#### TASK DIRECTIONS:
Set every entry below down once more, exactly as it stands, without images.

----------------

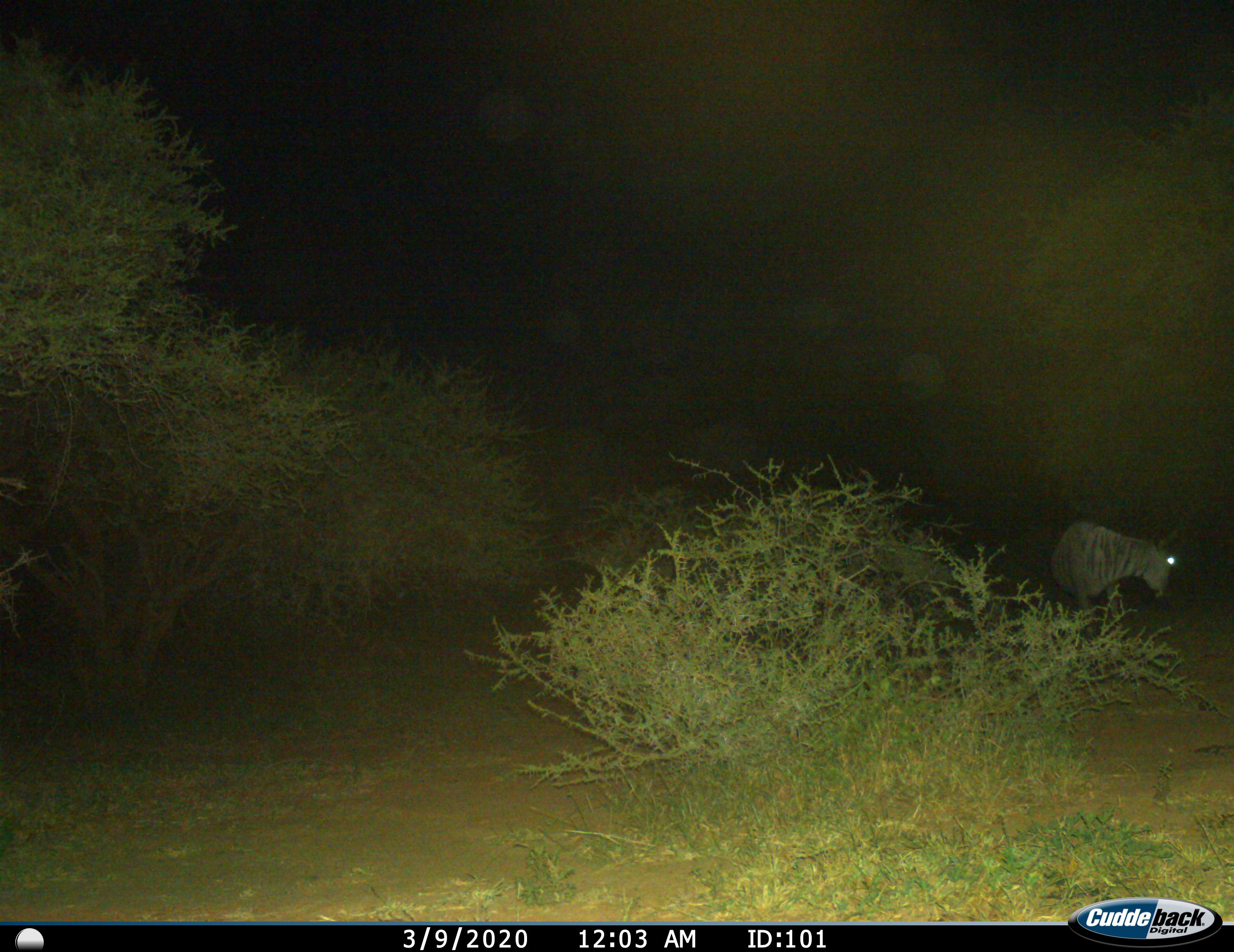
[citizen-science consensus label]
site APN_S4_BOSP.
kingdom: Animalia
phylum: Chordata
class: Mammalia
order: Artiodactyla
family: Bovidae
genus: Connochaetes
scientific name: Connochaetes taurinus taurinus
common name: blue wildebeest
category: wildebeestblue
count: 1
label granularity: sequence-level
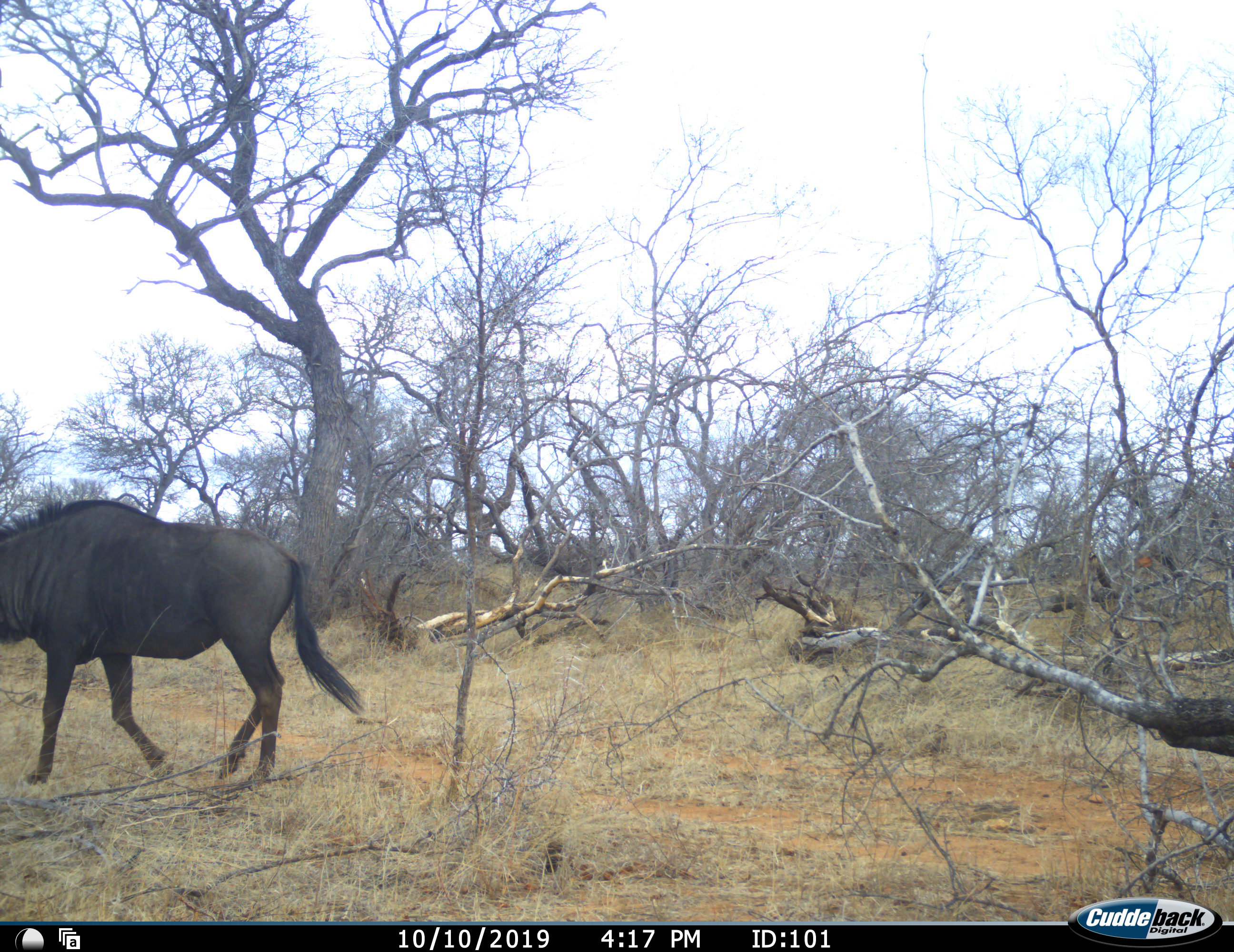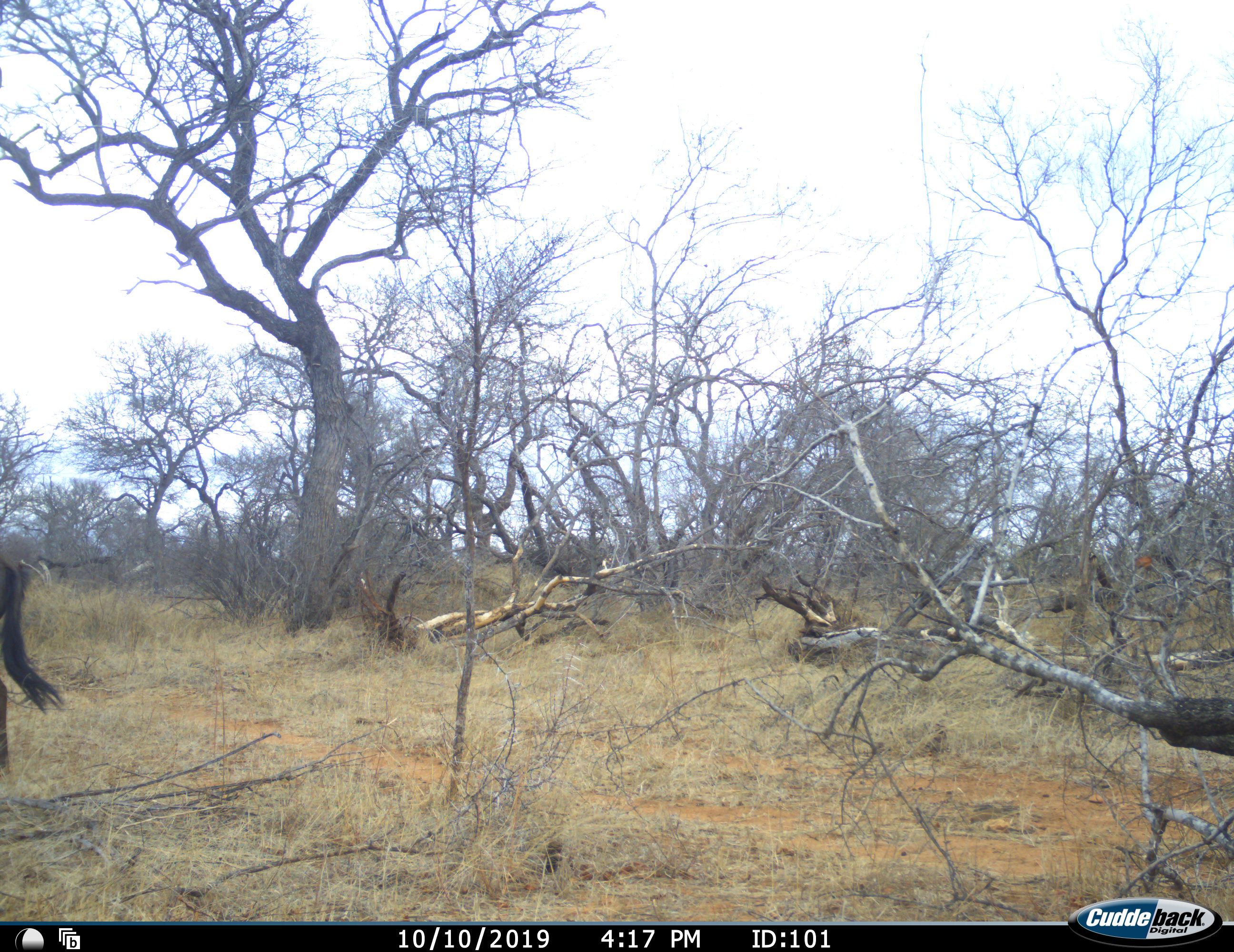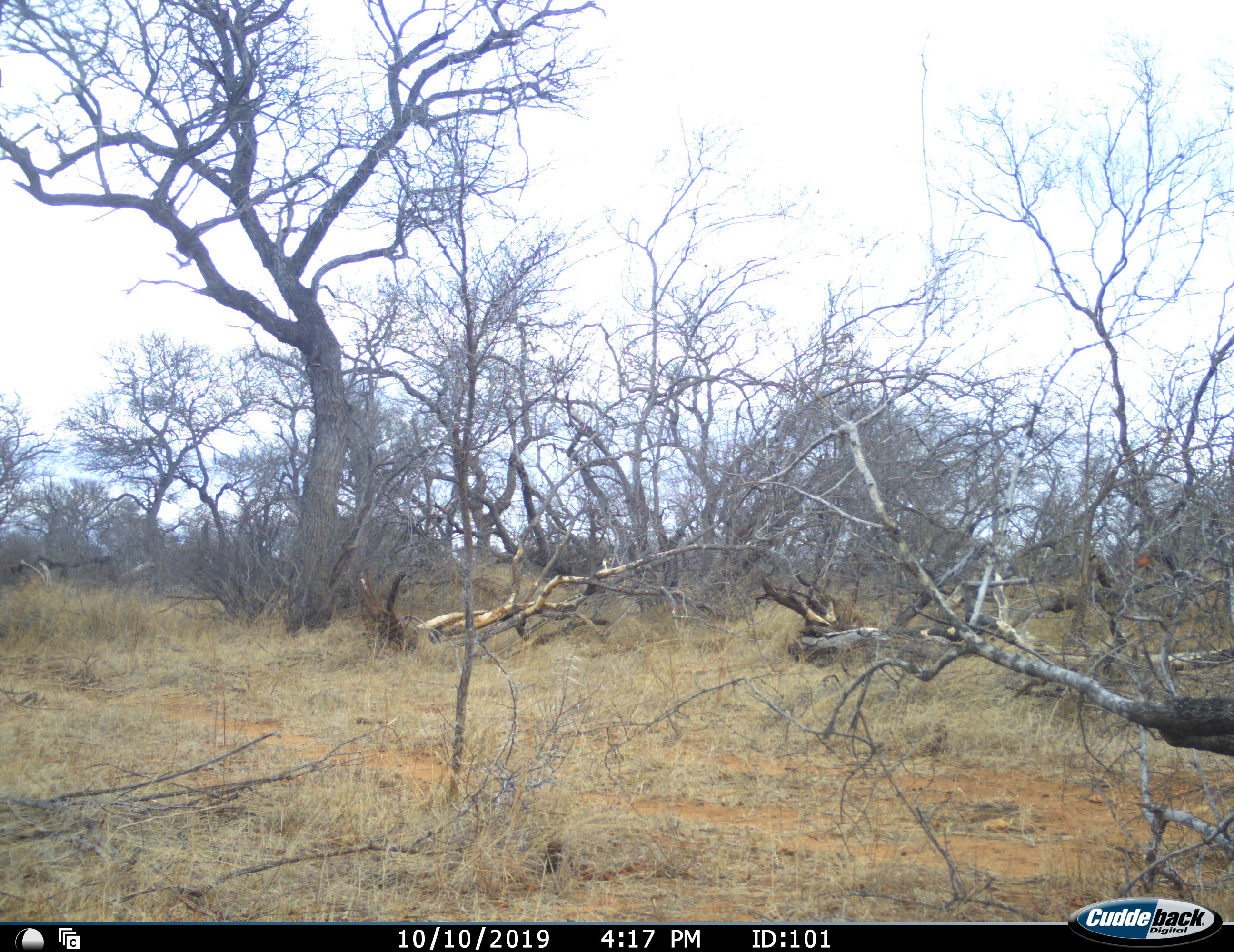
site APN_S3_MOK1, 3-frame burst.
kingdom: Animalia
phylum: Chordata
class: Mammalia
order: Artiodactyla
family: Bovidae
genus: Connochaetes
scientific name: Connochaetes taurinus taurinus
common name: blue wildebeest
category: wildebeestblue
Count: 1.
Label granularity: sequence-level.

----------------

#### TASK RESULT:
[citizen-science consensus label]
site APN_S4_BOSP.
kingdom: Animalia
phylum: Chordata
class: Mammalia
order: Artiodactyla
family: Bovidae
genus: Connochaetes
scientific name: Connochaetes taurinus taurinus
common name: blue wildebeest
category: wildebeestblue
count: 1
label granularity: sequence-level
site APN_S3_MOK1, 3-frame burst.
kingdom: Animalia
phylum: Chordata
class: Mammalia
order: Artiodactyla
family: Bovidae
genus: Connochaetes
scientific name: Connochaetes taurinus taurinus
common name: blue wildebeest
category: wildebeestblue
Count: 1.
Label granularity: sequence-level.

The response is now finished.